**Work required**
Reproduce the entries below in full, word for word.

-=-=-

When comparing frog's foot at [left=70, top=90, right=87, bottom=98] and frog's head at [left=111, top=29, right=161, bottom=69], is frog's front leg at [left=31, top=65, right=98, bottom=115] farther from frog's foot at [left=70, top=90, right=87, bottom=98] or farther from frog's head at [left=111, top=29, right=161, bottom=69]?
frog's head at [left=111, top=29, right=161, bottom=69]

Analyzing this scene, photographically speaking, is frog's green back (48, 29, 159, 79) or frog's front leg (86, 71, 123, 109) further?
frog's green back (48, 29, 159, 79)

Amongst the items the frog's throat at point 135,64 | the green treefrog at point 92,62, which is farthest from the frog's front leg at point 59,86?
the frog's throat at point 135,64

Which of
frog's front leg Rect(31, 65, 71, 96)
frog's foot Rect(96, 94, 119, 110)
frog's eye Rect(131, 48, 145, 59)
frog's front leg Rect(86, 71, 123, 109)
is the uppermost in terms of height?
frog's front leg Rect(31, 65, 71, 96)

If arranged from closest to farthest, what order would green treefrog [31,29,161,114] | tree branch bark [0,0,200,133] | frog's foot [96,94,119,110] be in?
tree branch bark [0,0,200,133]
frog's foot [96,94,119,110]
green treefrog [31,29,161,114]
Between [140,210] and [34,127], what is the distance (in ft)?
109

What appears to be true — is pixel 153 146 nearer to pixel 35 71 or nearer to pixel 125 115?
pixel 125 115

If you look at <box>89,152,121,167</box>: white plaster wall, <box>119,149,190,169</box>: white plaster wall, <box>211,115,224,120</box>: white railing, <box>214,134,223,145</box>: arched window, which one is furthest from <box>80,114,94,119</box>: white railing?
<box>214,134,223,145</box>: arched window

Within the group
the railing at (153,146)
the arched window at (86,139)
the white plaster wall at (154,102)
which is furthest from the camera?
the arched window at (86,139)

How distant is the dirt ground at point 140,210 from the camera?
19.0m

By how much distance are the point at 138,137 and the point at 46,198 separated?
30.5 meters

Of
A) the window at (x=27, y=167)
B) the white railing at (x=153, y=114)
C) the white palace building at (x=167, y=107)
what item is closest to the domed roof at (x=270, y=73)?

-=-=-

**Full output**
When comparing frog's foot at [left=70, top=90, right=87, bottom=98] and frog's head at [left=111, top=29, right=161, bottom=69], is frog's front leg at [left=31, top=65, right=98, bottom=115] farther from frog's foot at [left=70, top=90, right=87, bottom=98] or farther from frog's head at [left=111, top=29, right=161, bottom=69]?
frog's head at [left=111, top=29, right=161, bottom=69]

Analyzing this scene, photographically speaking, is frog's green back (48, 29, 159, 79) or frog's front leg (86, 71, 123, 109) further?
frog's green back (48, 29, 159, 79)

Amongst the items the frog's throat at point 135,64 | the green treefrog at point 92,62, which is farthest from the frog's front leg at point 59,86?
the frog's throat at point 135,64

Which of
frog's front leg Rect(31, 65, 71, 96)
frog's foot Rect(96, 94, 119, 110)
frog's eye Rect(131, 48, 145, 59)
frog's front leg Rect(86, 71, 123, 109)
is the uppermost in terms of height?
frog's front leg Rect(31, 65, 71, 96)

If arranged from closest to farthest, what order would green treefrog [31,29,161,114] | tree branch bark [0,0,200,133] | frog's foot [96,94,119,110] be in?
tree branch bark [0,0,200,133]
frog's foot [96,94,119,110]
green treefrog [31,29,161,114]
Between [140,210] and [34,127], what is the distance (in ft)?
109

What appears to be true — is pixel 153 146 nearer to pixel 35 71 or nearer to pixel 125 115?
pixel 125 115

If you look at <box>89,152,121,167</box>: white plaster wall, <box>119,149,190,169</box>: white plaster wall, <box>211,115,224,120</box>: white railing, <box>214,134,223,145</box>: arched window, which one is furthest from <box>80,114,94,119</box>: white railing?
<box>214,134,223,145</box>: arched window

Within the group
the railing at (153,146)
the arched window at (86,139)
the white plaster wall at (154,102)
which is furthest from the camera?
the arched window at (86,139)

How distant is the dirt ground at point 140,210 from the camera?
19.0m

By how much distance are the point at 138,137 and the point at 46,198 separated?
30.5 meters

Of
A) the window at (x=27, y=167)
B) the white railing at (x=153, y=114)
C) the white palace building at (x=167, y=107)
what item is closest to the domed roof at (x=270, y=73)?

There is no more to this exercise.